We tested 369 sera for NS1 antigen with the Platelia Dengue NS1 Ag kit. The sera tested included (i) 42 cases of DEN type 1 infection, 43 of DEN type 2 infection, and 109 of DEN type 3 infection occurring during outbreaks in French Guiana between 1997 and 2005, (ii) 49 cases of DEN type 4 infection from the 2005 outbreak in the French West Indies, and (iii) 56 nonserotyped serum samples containing dengue virus IgM antibody taken from patients (5 acute-phase serum samples collected on days 3 and 4 of infection and 51 early-convalescent-phase serum samples collected between 5 and 10 days after the onset of fever).
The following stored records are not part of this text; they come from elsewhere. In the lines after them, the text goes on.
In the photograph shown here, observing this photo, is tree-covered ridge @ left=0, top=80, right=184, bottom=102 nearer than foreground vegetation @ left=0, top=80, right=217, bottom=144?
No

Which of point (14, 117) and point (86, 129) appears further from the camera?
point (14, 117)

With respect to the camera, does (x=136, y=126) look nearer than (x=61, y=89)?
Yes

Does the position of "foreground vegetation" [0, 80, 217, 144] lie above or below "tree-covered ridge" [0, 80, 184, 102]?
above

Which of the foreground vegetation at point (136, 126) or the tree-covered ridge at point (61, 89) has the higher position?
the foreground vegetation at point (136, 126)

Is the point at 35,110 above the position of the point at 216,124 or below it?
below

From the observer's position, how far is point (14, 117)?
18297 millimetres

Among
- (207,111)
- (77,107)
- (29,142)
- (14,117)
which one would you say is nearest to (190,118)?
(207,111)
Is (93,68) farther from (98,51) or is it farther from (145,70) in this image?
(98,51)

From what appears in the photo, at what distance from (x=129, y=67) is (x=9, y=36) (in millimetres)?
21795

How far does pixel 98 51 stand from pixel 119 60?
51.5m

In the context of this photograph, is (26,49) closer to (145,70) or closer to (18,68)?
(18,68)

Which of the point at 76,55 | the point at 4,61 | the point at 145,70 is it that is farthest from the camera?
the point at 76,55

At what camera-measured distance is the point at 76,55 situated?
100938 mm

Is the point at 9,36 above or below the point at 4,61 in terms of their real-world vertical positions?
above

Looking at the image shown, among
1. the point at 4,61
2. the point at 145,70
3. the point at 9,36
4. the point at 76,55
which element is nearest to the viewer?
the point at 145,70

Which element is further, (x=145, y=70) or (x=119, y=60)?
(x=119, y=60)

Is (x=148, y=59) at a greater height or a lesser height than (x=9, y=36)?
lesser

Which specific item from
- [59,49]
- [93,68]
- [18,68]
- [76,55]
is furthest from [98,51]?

Two additional groups of serum samples were also tested: (i) 50 acute-phase serum samples (days 1 to 4) from patients presenting dengue-like syndrome (temperature of 38.5°C, arthralgia, headache, and/or myalgia) for whom recent dengue virus infection was ruled out, as confirmed with a second blood sample, and (ii) 20 serum samples from patients with yellow fever, provided by the WHO Collaborating Center for Arbovirus Reference and Research at Instituto Evandro Chagas, Belém, Brazil (four sera collected before day 5, seven sera collected between days 5 and 10, two sera collected after day 10, and seven sera collected at unknown times). The diagnosis of yellow fever was based on the IgM detection system routinely used in this laboratory (10).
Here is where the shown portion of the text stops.